I met one, in a pond down by the wood,
Who didn't treat me quite the way he should
And ended up in an enchanted dish.
He sniggered when I tried to make a wish,
So I threw apples, and my aim was good.

Wednesday, March 14, 2007

Cut Along the Bone

Avoid the little increments of pain
That come with chasing after bitter treats:
The bad relationships, the sticky sweets
That sat for too long on your tongue again,
Like that old girlfriend who drove you insane
With jealousy and longing that repeats
Like a sad song of long-ago defeats
And melancholy, long walks in the rain.

If you want pain, take up the kitchen knife
And cut along the bone, then put your hand
On the front element. Your wedding band
Will melt, and that will aggravate your wife,
But as the blood flows out, so will your life,
And in one gushing moment. Understand?

Monday, March 12, 2007

On the Power of Prayer

I've started worrying about the smell,
About the way the world revolves these days,
In odd directions. It might be a phase,
But I think that we're going straight to hell,
Allowing for the tolling of the bell
You're not supposed to ask about: the blaze,
The smell of brimstone, the averted gaze
Of your parishioners, and the hard sell.

You used to be a terror, scolding me
About how grand the world is, and how vast,
How full of vanities that never last,
And now you talk about the boiling sea.
You feel I should have acted gratefully,
But I've stopped worrying about the past.

Wednesday, March 07, 2007

Note to Plaintiff

My first indictment was some kind of joke,
My second was a tad more serious,
The third was rather deleterious
(My reputation just went up in smoke),
And at my fourth, when the attorneys spoke
The judge began to look delirious,
As if I'd claimed to be Tiberius
And offered him the chance to share a toke.

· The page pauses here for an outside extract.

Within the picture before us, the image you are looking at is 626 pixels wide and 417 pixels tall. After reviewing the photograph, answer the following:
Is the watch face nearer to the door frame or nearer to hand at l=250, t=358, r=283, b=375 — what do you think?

I didn't worry much, as the defendant,
About your attitude, which made me sad,
But plaintiffs, like cheap grifters, can be had.
My star is once again in the ascendant.
As long as I could still feel independent,
I didn't mind the aggravation, Dad.

Sunday, March 04, 2007

Mourning

Please speed things up. We're mourning the old bitch,
But we've got tired of standing in the rain
While some queer parson, clearly gone insane,
Disgorges platitudes about the rich –
Stick him with needles, douse the fool in pitch,
Run over him with camels, score his brain
With salad forks, and talk about the pain
While throwing his old body in a ditch.

Yes, we've grown weary, and would fain lie down,
But she did that, and look what happened then.
So we'll continue to ignore the men
Who followed us when we rode into town,
And warned us not to burn her wedding gown.
She's dead now. We're still in the lion's den.